The usual procedure would be to test whether the data D are consistent with models M1, M2 and/or M3.
But we could also go about as follows:
Generate data according to the models M1, M2 and M3, resulting in three data sets D1, D2 and D3 and test whether these data sets could have resulted from the same population as D.
Remarks:
- The above is only possible if we have a strong theory T on which we can base our models beforehand.
- An methodological advantage is that the researcher is forced to formulate his/her theoretical concepts and translate them into models before (s)he starts his or her experiment.
- A second advantage is that deviations between D and Di (i= 1, 2, 3) give information both on the relationships between variables and on the influence of the underlying (possibly multivariate) distributions (this is assuming that our models are based on known theoretical distributions like the normal distribution, which is common practice).

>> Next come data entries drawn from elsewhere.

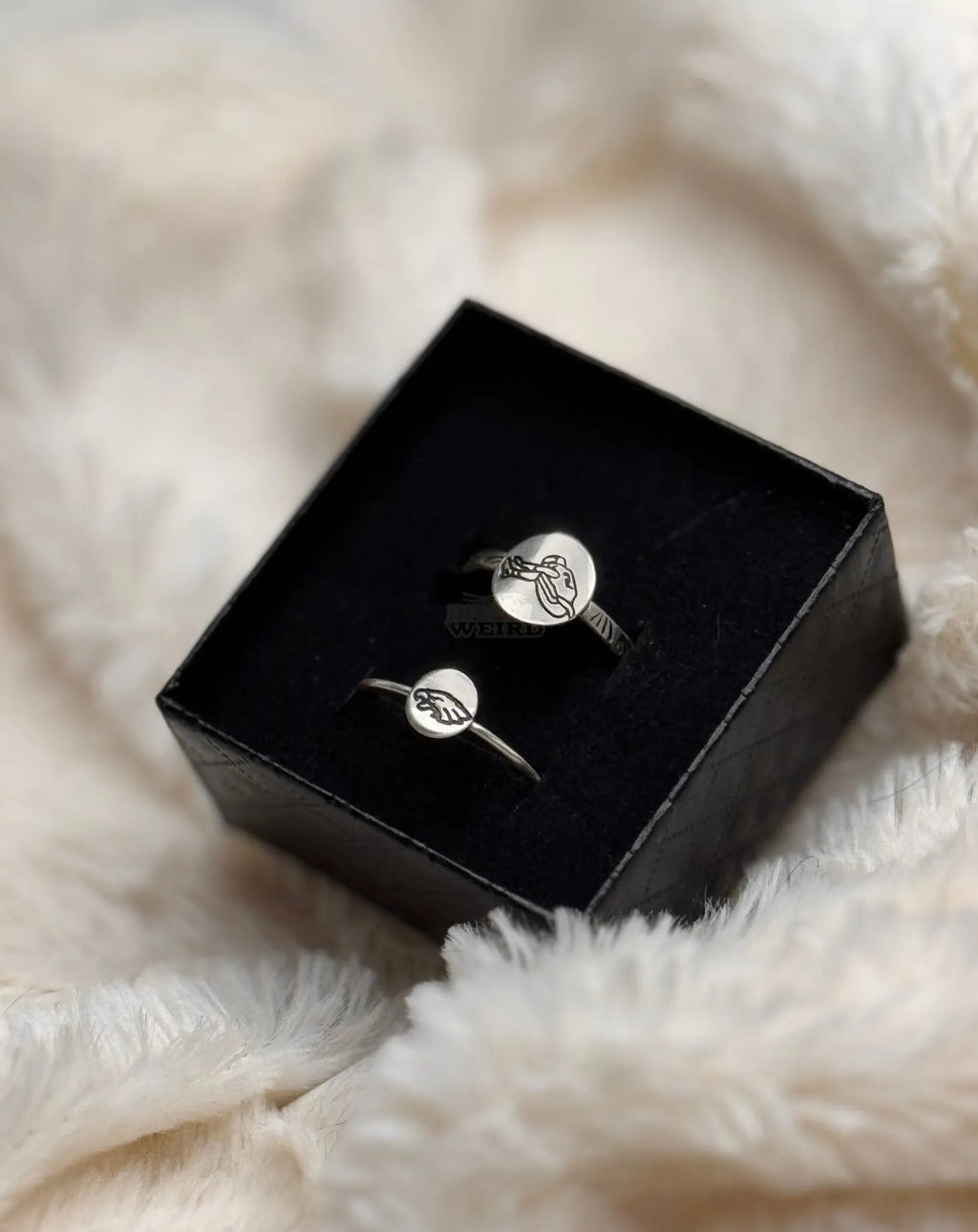 Sterling Silver Saquon Barkley Backwards Hurdle Ring – Hand Engraved Floral Band Pretty Weird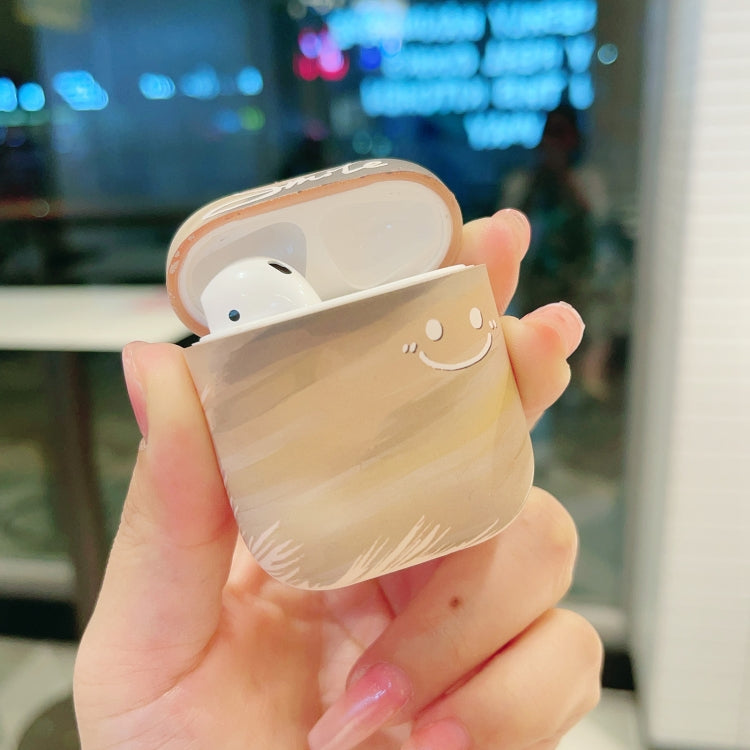 For AirPods Pro 2 Smile Clouds Earbuds Box Frosted TPU Case(Green)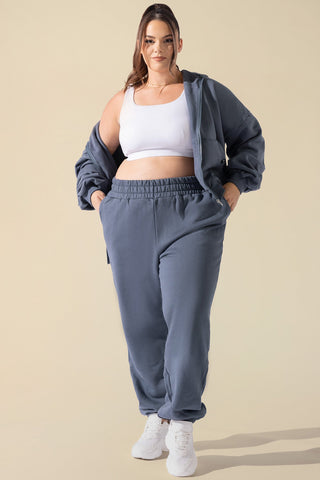 Cloud Rollover Sweatpant - Denim Blue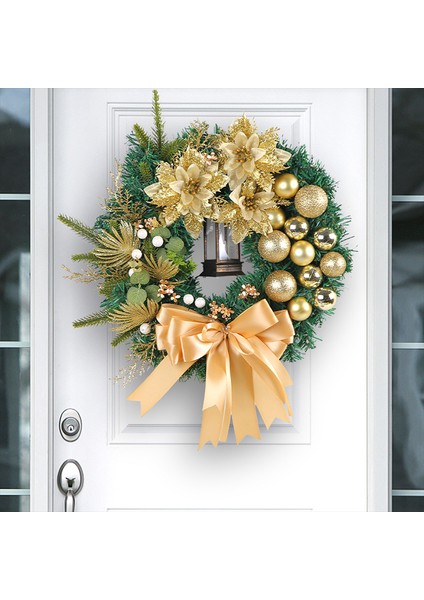Altın Noel Topları Çam Iğne Çelenk Noel Süsleme (Yurt Dışından)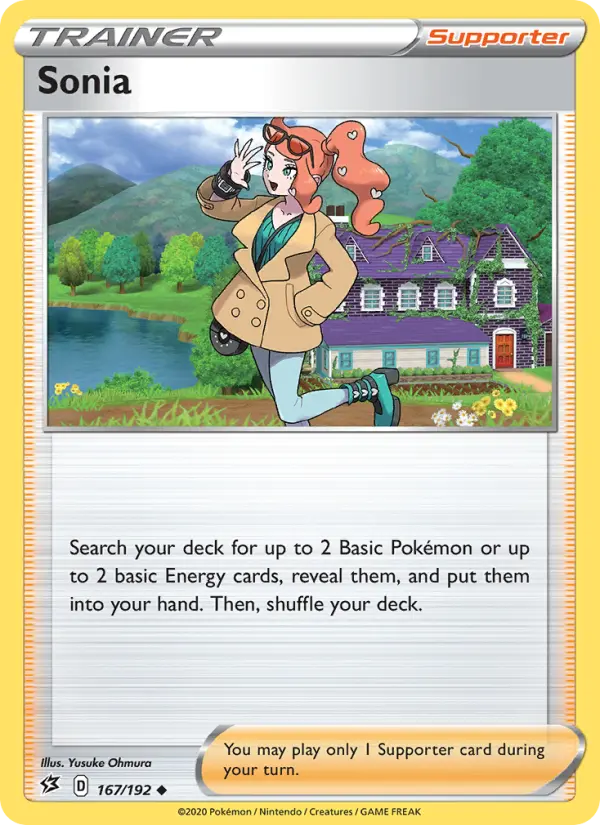 Sonia, Pokémon card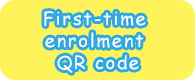 First-time enrolment QR code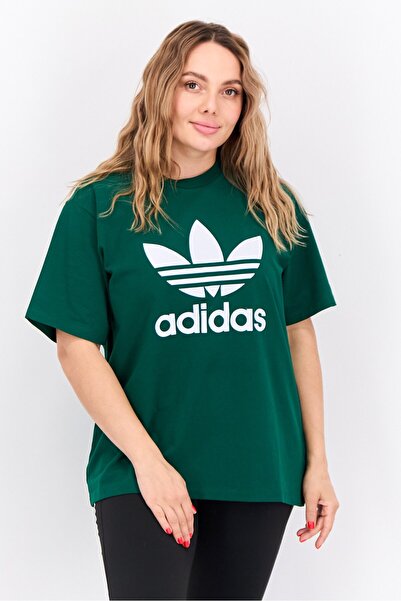 adidas Women Sportswear Fit Short Sleeves Outdoor T-Shirt, Green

- A third advantage seems to be that we can directly test the alternative hypothesis.
- This procedure can not be combined with crossvalidation (randomly splitting the data in two parts, one part to find models consistent with the data, another part to test those models), because in the first part, models are formulated that are consistent with (possibly multivariate) distribution violations in the data: the same violations are present in the second part of the data, too.
Questions:
- Does a weak theory simply translates into a larger set of models?
- Simulating data based on models M1, M2 and M3 may not be trivial. Can we use similar procedures as are used in MCMC (Markov chain Monte Carlo) ?
- Can we use a Bayesian perspective, for instance by assuming that D1, D2 and D3 are based on prior distributions for the data D?
- Is the above approach known and described in the `simulation community'?